---- Available data

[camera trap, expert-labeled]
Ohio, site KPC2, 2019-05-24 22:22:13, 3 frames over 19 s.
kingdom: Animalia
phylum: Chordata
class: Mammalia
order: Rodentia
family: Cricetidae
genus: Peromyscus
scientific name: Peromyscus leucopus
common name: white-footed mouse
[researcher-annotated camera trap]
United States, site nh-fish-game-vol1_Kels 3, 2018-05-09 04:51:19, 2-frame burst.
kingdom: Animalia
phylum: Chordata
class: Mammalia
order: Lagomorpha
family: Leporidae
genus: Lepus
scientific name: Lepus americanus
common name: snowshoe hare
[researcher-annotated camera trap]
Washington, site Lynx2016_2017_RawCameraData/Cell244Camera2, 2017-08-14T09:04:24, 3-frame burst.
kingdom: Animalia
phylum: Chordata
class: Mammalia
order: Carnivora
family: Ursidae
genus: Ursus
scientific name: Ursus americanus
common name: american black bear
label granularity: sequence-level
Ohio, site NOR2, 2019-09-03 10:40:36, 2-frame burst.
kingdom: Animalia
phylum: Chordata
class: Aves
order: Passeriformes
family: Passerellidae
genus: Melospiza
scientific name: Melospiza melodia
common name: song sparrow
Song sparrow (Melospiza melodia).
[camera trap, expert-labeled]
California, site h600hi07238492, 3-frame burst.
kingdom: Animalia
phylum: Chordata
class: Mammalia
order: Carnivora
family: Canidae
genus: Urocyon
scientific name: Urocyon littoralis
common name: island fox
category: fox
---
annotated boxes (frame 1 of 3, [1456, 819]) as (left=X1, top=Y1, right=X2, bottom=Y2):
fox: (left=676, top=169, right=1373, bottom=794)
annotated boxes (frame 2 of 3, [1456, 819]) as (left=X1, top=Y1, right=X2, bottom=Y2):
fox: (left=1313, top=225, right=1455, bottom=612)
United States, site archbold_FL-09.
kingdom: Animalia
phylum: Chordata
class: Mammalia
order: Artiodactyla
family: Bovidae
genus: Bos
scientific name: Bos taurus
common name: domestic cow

--------

The lines to return begin at the first line of the records and end at the line holding "scientific name: Ursus americanus"; please return them exactly, including both, and nothing beyond.

[camera trap, expert-labeled]
Ohio, site KPC2, 2019-05-24 22:22:13, 3 frames over 19 s.
kingdom: Animalia
phylum: Chordata
class: Mammalia
order: Rodentia
family: Cricetidae
genus: Peromyscus
scientific name: Peromyscus leucopus
common name: white-footed mouse
[researcher-annotated camera trap]
United States, site nh-fish-game-vol1_Kels 3, 2018-05-09 04:51:19, 2-frame burst.
kingdom: Animalia
phylum: Chordata
class: Mammalia
order: Lagomorpha
family: Leporidae
genus: Lepus
scientific name: Lepus americanus
common name: snowshoe hare
[researcher-annotated camera trap]
Washington, site Lynx2016_2017_RawCameraData/Cell244Camera2, 2017-08-14T09:04:24, 3-frame burst.
kingdom: Animalia
phylum: Chordata
class: Mammalia
order: Carnivora
family: Ursidae
genus: Ursus
scientific name: Ursus americanus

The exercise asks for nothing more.